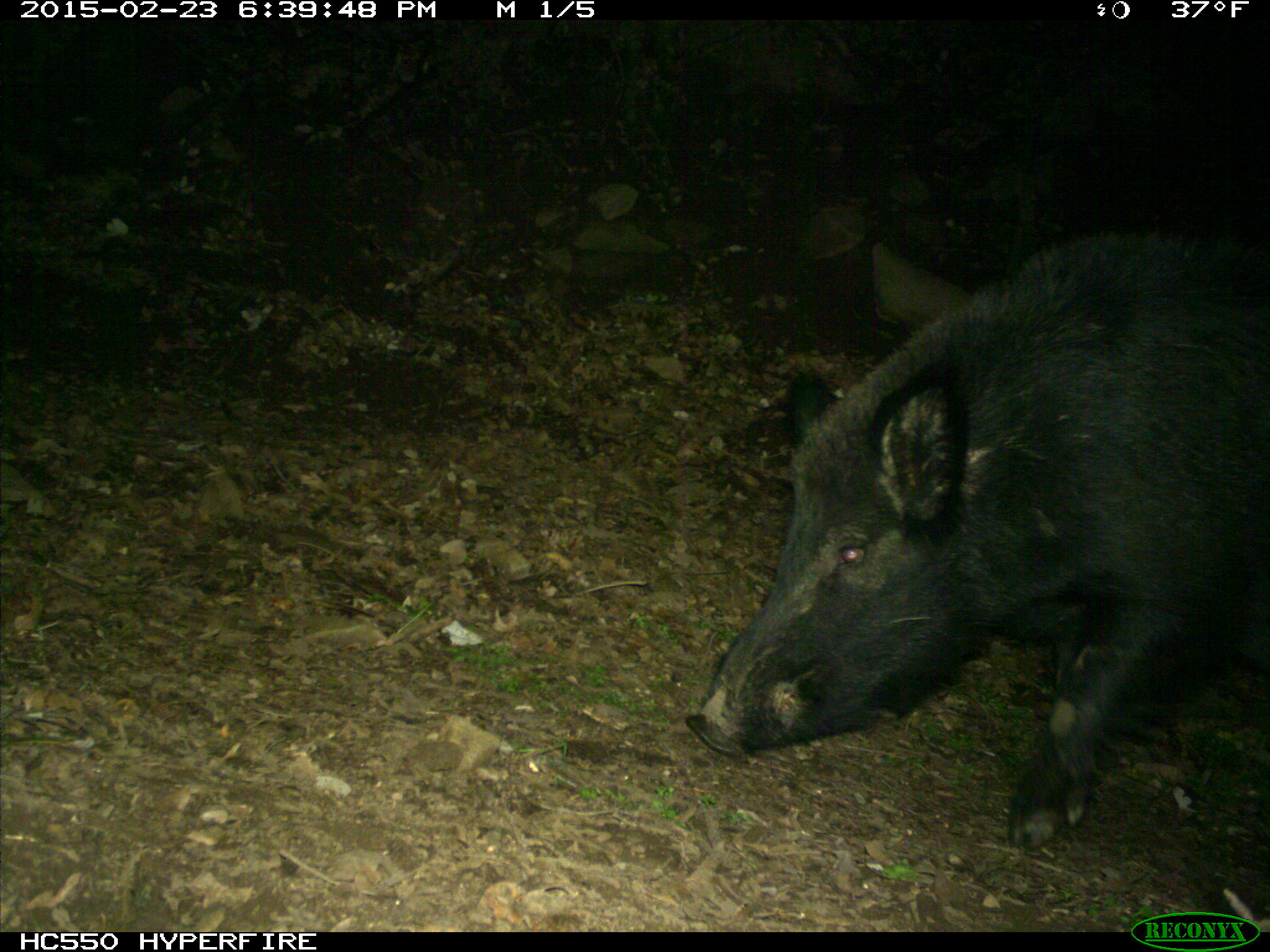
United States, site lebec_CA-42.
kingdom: Animalia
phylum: Chordata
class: Mammalia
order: Artiodactyla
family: Suidae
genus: Sus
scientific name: Sus scrofa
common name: wild boar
Sus scrofa (wild boar).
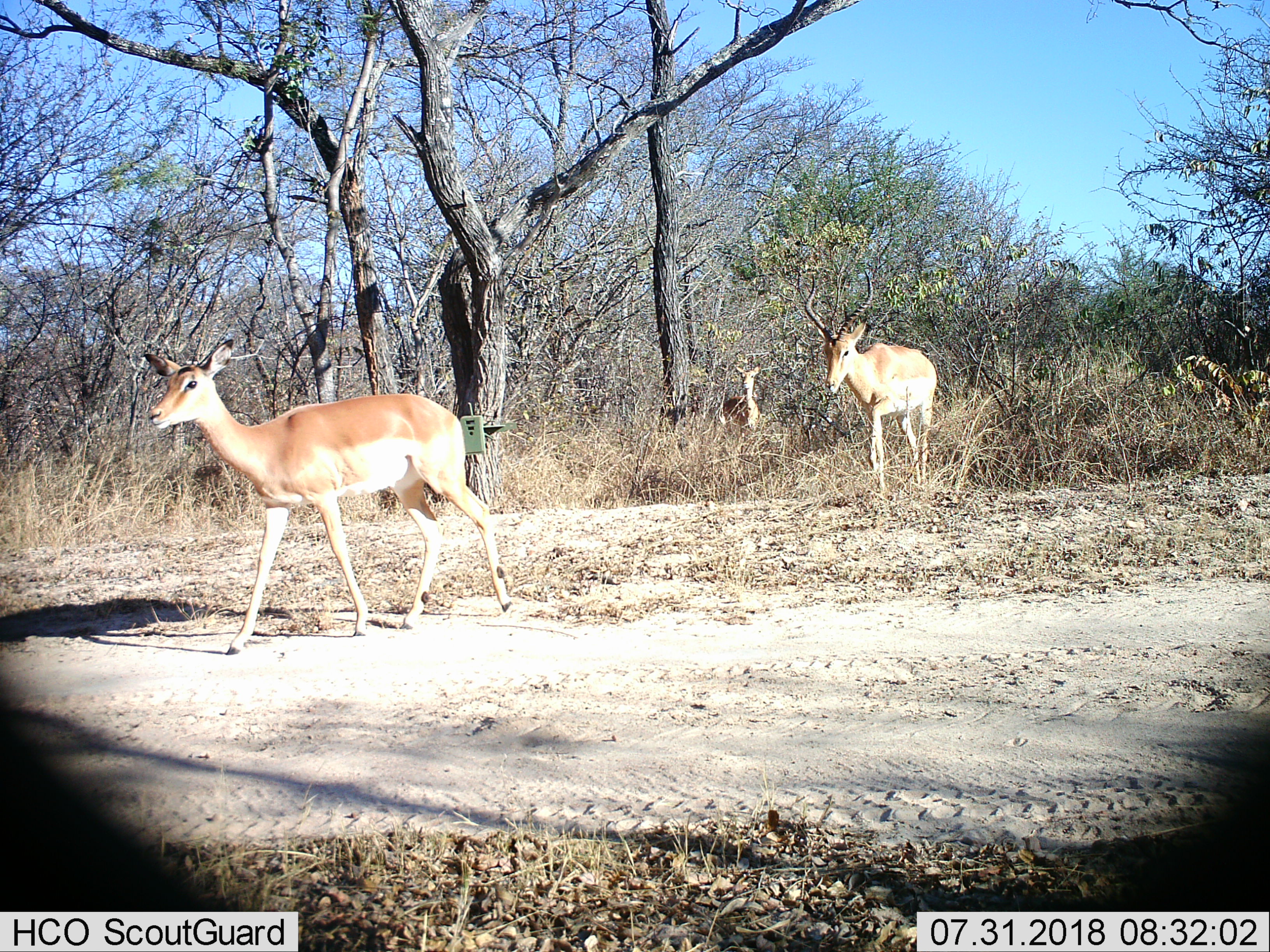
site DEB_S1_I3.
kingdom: Animalia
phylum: Chordata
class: Mammalia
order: Artiodactyla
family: Bovidae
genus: Aepyceros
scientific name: Aepyceros melampus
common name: impala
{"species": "impala (Aepyceros melampus)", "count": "3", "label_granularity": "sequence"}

* **What is expected**: Using only the data above, copy out the lines that include the word "Aepyceros".

* **Solution to the exercise**:
genus: Aepyceros
scientific name: Aepyceros melampus
{"species": "impala (Aepyceros melampus)", "count": "3", "label_granularity": "sequence"}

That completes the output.